Entries shown ->
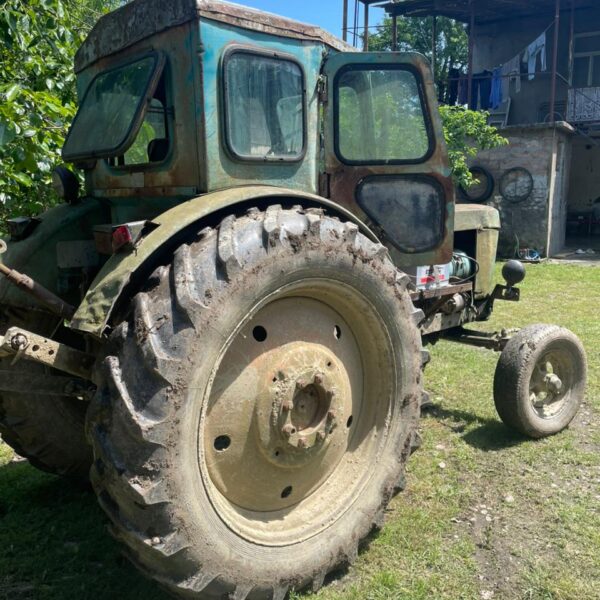 T40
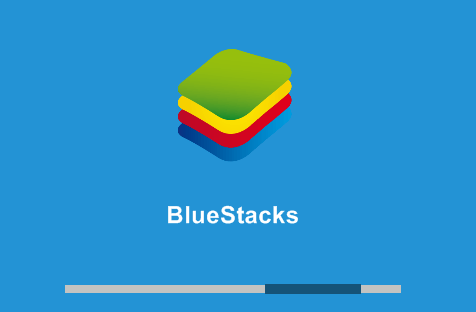 bluestacks 5 download for pc full version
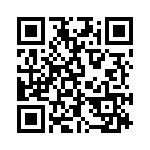 IW3637-05 QRCode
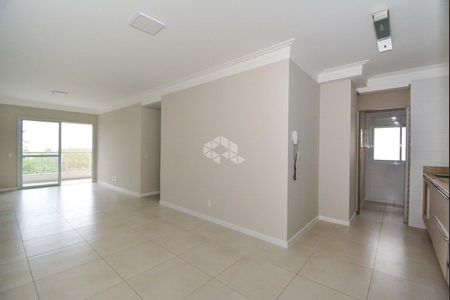 9_photo/952737cfbf.e0740d91e4aae189-ATLAS-e5398efb-56d7-464e-a028-55a6a0a465ce.jpg de apartamento à venda com 3 quartos, 95m² em Estreito, Florianópolis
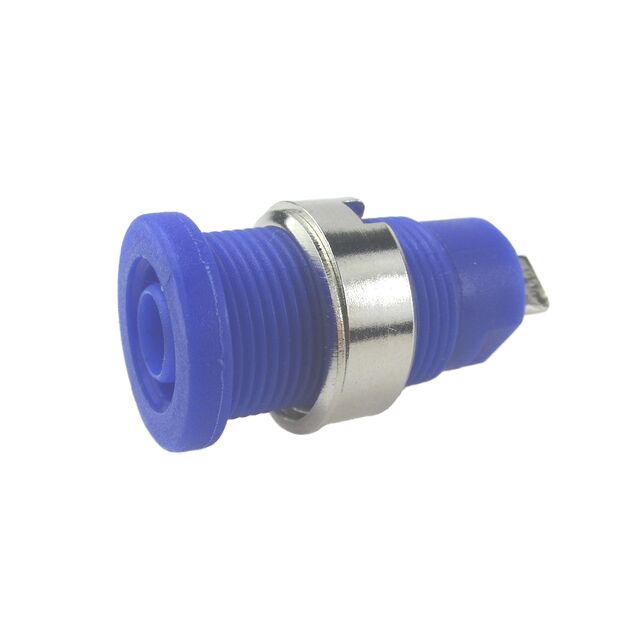 FCR7357L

Assigned task ->
Render the lines of the material as a numbered list, omitting any blank lines. Leave the pictures out of the answer.

Task answer ->
1.  T40
2.  bluestacks 5 download for pc full version
3.  IW3637-05 QRCode
4.  9_photo/952737cfbf.e0740d91e4aae189-ATLAS-e5398efb-56d7-464e-a028-55a6a0a465ce.jpg de apartamento à venda com 3 quartos, 95m² em Estreito, Florianópolis
5.  FCR7357L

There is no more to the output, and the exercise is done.